■ **WHAT IS REQUIRED**: Copy out each of the following records line for line, with no changes to wording, numbers, or punctuation.

■ **STORED RECORDS**:
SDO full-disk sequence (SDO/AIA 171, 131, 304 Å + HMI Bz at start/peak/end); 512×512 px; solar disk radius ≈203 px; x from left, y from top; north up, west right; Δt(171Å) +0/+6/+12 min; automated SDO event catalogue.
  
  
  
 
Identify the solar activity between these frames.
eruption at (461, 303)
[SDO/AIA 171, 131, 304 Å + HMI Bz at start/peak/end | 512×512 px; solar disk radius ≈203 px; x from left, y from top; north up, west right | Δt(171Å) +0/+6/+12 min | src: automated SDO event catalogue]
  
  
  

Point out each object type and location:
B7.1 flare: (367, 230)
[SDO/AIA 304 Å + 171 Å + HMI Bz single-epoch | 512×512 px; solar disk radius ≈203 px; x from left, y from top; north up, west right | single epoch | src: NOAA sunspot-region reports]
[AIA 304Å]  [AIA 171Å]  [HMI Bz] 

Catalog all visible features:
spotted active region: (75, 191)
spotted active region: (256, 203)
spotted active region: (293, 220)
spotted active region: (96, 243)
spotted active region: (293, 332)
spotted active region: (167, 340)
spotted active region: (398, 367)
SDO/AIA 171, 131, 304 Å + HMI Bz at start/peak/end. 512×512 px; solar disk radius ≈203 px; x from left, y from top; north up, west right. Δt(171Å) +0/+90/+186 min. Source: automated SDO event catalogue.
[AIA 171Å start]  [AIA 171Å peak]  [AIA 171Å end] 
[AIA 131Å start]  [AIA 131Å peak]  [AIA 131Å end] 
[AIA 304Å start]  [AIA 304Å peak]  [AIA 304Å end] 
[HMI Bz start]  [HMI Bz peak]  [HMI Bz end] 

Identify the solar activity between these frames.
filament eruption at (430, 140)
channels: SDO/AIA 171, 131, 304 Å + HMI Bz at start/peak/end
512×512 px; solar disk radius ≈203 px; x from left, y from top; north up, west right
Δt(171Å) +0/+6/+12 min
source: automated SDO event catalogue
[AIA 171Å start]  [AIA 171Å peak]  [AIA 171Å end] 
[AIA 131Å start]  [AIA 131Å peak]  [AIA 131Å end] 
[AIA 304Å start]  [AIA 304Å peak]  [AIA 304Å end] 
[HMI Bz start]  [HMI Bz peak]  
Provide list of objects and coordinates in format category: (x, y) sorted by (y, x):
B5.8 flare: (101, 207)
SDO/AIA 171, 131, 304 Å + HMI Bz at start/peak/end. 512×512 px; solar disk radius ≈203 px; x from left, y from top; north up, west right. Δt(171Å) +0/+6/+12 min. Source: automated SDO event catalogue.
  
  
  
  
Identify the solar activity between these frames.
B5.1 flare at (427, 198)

■ **FULL SOLUTION**:
SDO full-disk sequence (SDO/AIA 171, 131, 304 Å + HMI Bz at start/peak/end); 512×512 px; solar disk radius ≈203 px; x from left, y from top; north up, west right; Δt(171Å) +0/+6/+12 min; automated SDO event catalogue.
  
  
  
 
Identify the solar activity between these frames.
eruption at (461, 303)
[SDO/AIA 171, 131, 304 Å + HMI Bz at start/peak/end | 512×512 px; solar disk radius ≈203 px; x from left, y from top; north up, west right | Δt(171Å) +0/+6/+12 min | src: automated SDO event catalogue]
  
  
  

Point out each object type and location:
B7.1 flare: (367, 230)
[SDO/AIA 304 Å + 171 Å + HMI Bz single-epoch | 512×512 px; solar disk radius ≈203 px; x from left, y from top; north up, west right | single epoch | src: NOAA sunspot-region reports]
[AIA 304Å]  [AIA 171Å]  [HMI Bz] 

Catalog all visible features:
spotted active region: (75, 191)
spotted active region: (256, 203)
spotted active region: (293, 220)
spotted active region: (96, 243)
spotted active region: (293, 332)
spotted active region: (167, 340)
spotted active region: (398, 367)
SDO/AIA 171, 131, 304 Å + HMI Bz at start/peak/end. 512×512 px; solar disk radius ≈203 px; x from left, y from top; north up, west right. Δt(171Å) +0/+90/+186 min. Source: automated SDO event catalogue.
[AIA 171Å start]  [AIA 171Å peak]  [AIA 171Å end] 
[AIA 131Å start]  [AIA 131Å peak]  [AIA 131Å end] 
[AIA 304Å start]  [AIA 304Å peak]  [AIA 304Å end] 
[HMI Bz start]  [HMI Bz peak]  [HMI Bz end] 

Identify the solar activity between these frames.
filament eruption at (430, 140)
channels: SDO/AIA 171, 131, 304 Å + HMI Bz at start/peak/end
512×512 px; solar disk radius ≈203 px; x from left, y from top; north up, west right
Δt(171Å) +0/+6/+12 min
source: automated SDO event catalogue
[AIA 171Å start]  [AIA 171Å peak]  [AIA 171Å end] 
[AIA 131Å start]  [AIA 131Å peak]  [AIA 131Å end] 
[AIA 304Å start]  [AIA 304Å peak]  [AIA 304Å end] 
[HMI Bz start]  [HMI Bz peak]  
Provide list of objects and coordinates in format category: (x, y) sorted by (y, x):
B5.8 flare: (101, 207)
SDO/AIA 171, 131, 304 Å + HMI Bz at start/peak/end. 512×512 px; solar disk radius ≈203 px; x from left, y from top; north up, west right. Δt(171Å) +0/+6/+12 min. Source: automated SDO event catalogue.
  
  
  
  
Identify the solar activity between these frames.
B5.1 flare at (427, 198)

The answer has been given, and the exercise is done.